Start of Source extract
An axis system is defined relative to the bow 110 and mounted arrow 120. An x-axis runs along a line parallel to the mounted arrow, such as from the arrow tip 125, along the arrow shaft 120, and to the arrow nock next to the string of the bow 110. A z-axis runs perpendicular to the x-axis along the length of the bow, such as from the base of the bow to the top of the bow. The axis system moves with the bow and mounted arrow. For example, if the archer is launching the arrow horizontally with an upright bow, then the x-axis is parallel to the ground and the z-axis is aligned with gravity. A y-axis across the bow is perpendicular to a plane defined by the x- and z-axes.

In a first example, an example of an arrow safety and/or deployment system is described. The arrow support 130 is optionally composed of one, two, three, four, or more pieces. At a minimum, the arrow support 130 includes an element mounted to the bow 110 that extends to the mounted arrow tip. The mounted support element contains a retracting force or a z-axis force, such as a spring force that pulls down the z-axis against the arrow tip when the arrow tip is mounted into a receiving element of the arrow support 130. The mounted arrow 120 provides a counter force that operates to balance the z-axis force of the mounted arrow support 130. When the archer initiates a draw of the arrow 120, such as a draw of about one quarter, one-half, three-quarters, one, two, or more inches, the counter force provided by the mounted arrow 120 to the arrow support 130 is removed and the retracting force or z-axis force moves the arrow support 130 out of the launching path of the arrow and its associated fletchings. For example, the tip of the support is moved downward along the z-axis about one-half, one, two, three or more inches. Similarly, if the arrow support 130 is mounted to an upper end of the bow 110 above the grip of the archer, then the retracting force would pull the tip of the support upwards along the z-axis. Further, if the support is mounted to the edge of the bow, then the force supplied by the mounted support would pull the tip of the support along a y-axis. In any event, the force supplied by the mounted support moves the tip of the support out of the launching path of the arrow.
End of Source extract
Start of Record extracts
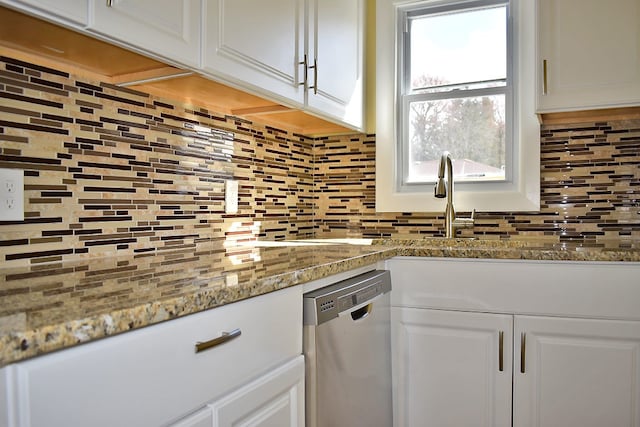 kitchen featuring tasteful backsplash, stainless steel dishwasher, light stone countertops, and white cabinets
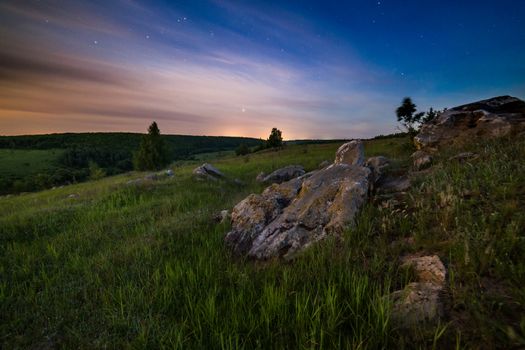 night glacial stones in field landscape under moonlight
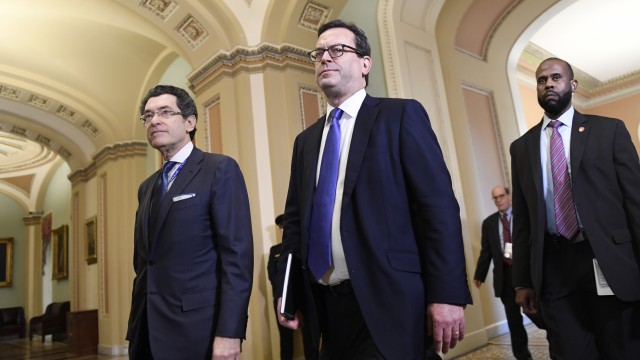 House Democrat attorneys Norm Eisen (left) and Barry Berke (center) arrive on the Senate side of Capitol Hill in Washington, Monday, Feb. 3, 2020, for the impeachment trial of President Donald Trump. 
(Susan Walsh / AP Photo)
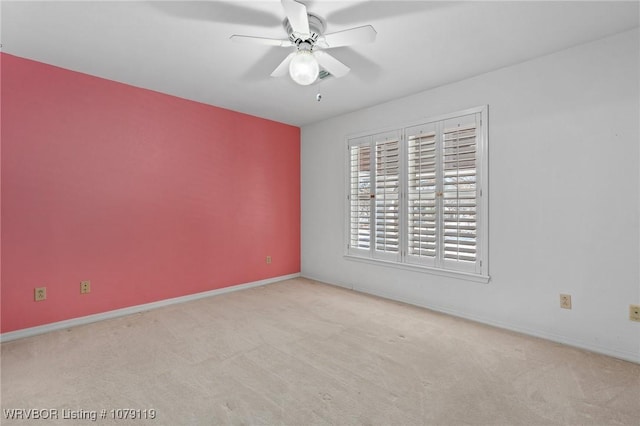 10408 Tweed Ln, Fort Smith, AR 72908 - spare room featuring light carpet, ceiling fan, and baseboards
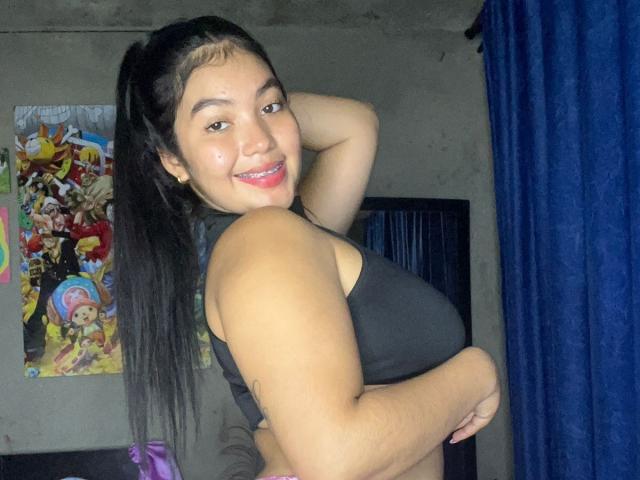 AlisBella with long black hair, smiling, wearing a black sports bra, showing her tits, hand behind head, blue curtain, anime poster, pink bag, and concrete wall in background.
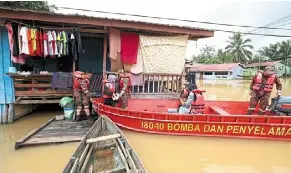  ?? ?? To higher ground: Fire and rescue department personnel evacuating flood victims from Kampung Muhibbah to a temporary evacuation centre in Bukit Garam. — Bernama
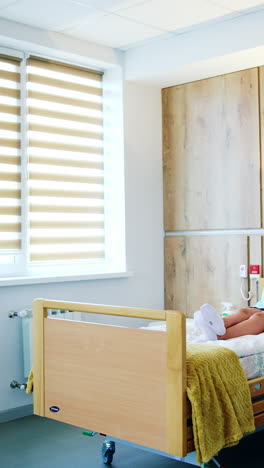 big light comfortable ward in the maternity hospital. pregnant lady lies on the bed under the drop counter. preparation before childbirth. vertical video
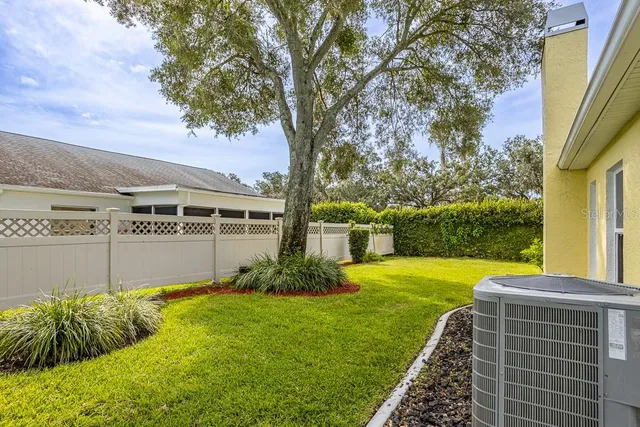 a view of an house with backyard space and balcony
End of Record extracts
#### Things to do
1. In the arrow-support passage, along which axis does the force pull the tip of the support if the support is mounted to the edge of the bow?
2. Quote the arrow-support passage word for word, starting at "An axis system" and ending at "x- and z-axes.".

#### Written answers
1. Along a y-axis.

2.
An axis system is defined relative to the bow 110 and mounted arrow 120. An x-axis runs along a line parallel to the mounted arrow, such as from the arrow tip 125, along the arrow shaft 120, and to the arrow nock next to the string of the bow 110. A z-axis runs perpendicular to the x-axis along the length of the bow, such as from the base of the bow to the top of the bow. The axis system moves with the bow and mounted arrow. For example, if the archer is launching the arrow horizontally with an upright bow, then the x-axis is parallel to the ground and the z-axis is aligned with gravity. A y-axis across the bow is perpendicular to a plane defined by the x- and z-axes.